The portal makes data openly available to childhood cancer researchers, and the heavy lifting of processing the raw sequencing data is already done, so it frees up researchers’ time to focus on analysis to accelerate impact and innovation. Scientists tend to leverage repositories of publicly available data as a launching ground to devise a research direction or they review the data to check and confirm their hypotheses.
Figure 1. Alex’s Lemonade Stand Foundation provides funding to pediatric cancer researchers and the Childhood Cancer Data Lab (Data Lab). Researchers provide raw sequencing data to the Data Lab, which then uniformly processes the data for the ScPCA Portal, making the data accessible to researchers worldwide.
Expanding access to critical data to make Alex’s vision a reality
Launching ScPCA was a major milestone for ALSF. While there are other data portals that look at single-cell data, this collection is uniquely dedicated to pediatric cancer data. In addition, single-cell is a cutting-edge technique that may not be available to all childhood cancer researchers, so hosting the data openly on the cloud expands accessibility.

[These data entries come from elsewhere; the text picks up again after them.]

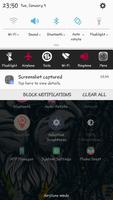 Quick Settings OS 11 Pro screenshot 1
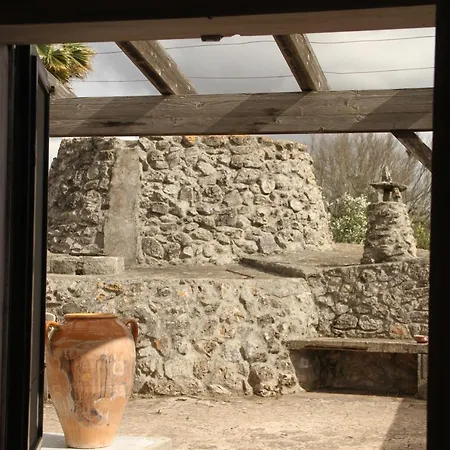 Dimora Belli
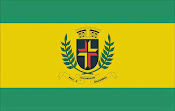 Bandeira de Capoeiras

Currently, data from seven ScPCA projects are accessible on the portal, including 226 patient samples representing 29 diagnoses. New processed data will be added to the portal as they become available for researchers to use in analyses.
Ultimately, ALSF wants to offer resources that are useful and that will accelerate progress. In addition to building tools like refine.bio and ScPCA, the Data Lab also offers in-person and virtual training workshops that teach researchers skills to better understand their data, to collaborate with other scientific community members, and to improve their ability to work with data analysis tools. Looking forward, ALSF is excited to continue supporting childhood cancer researchers to make Alex’s vision of a world without childhood cancer a reality. The organization actively seeks community feedback to inform portal improvements to better serve researchers’ needs. To scale the initiative, ALSF envisions a day when researchers can process and add summarized data to the ScPCA portal themselves, increasing the breadth of data and collective support available worldwide.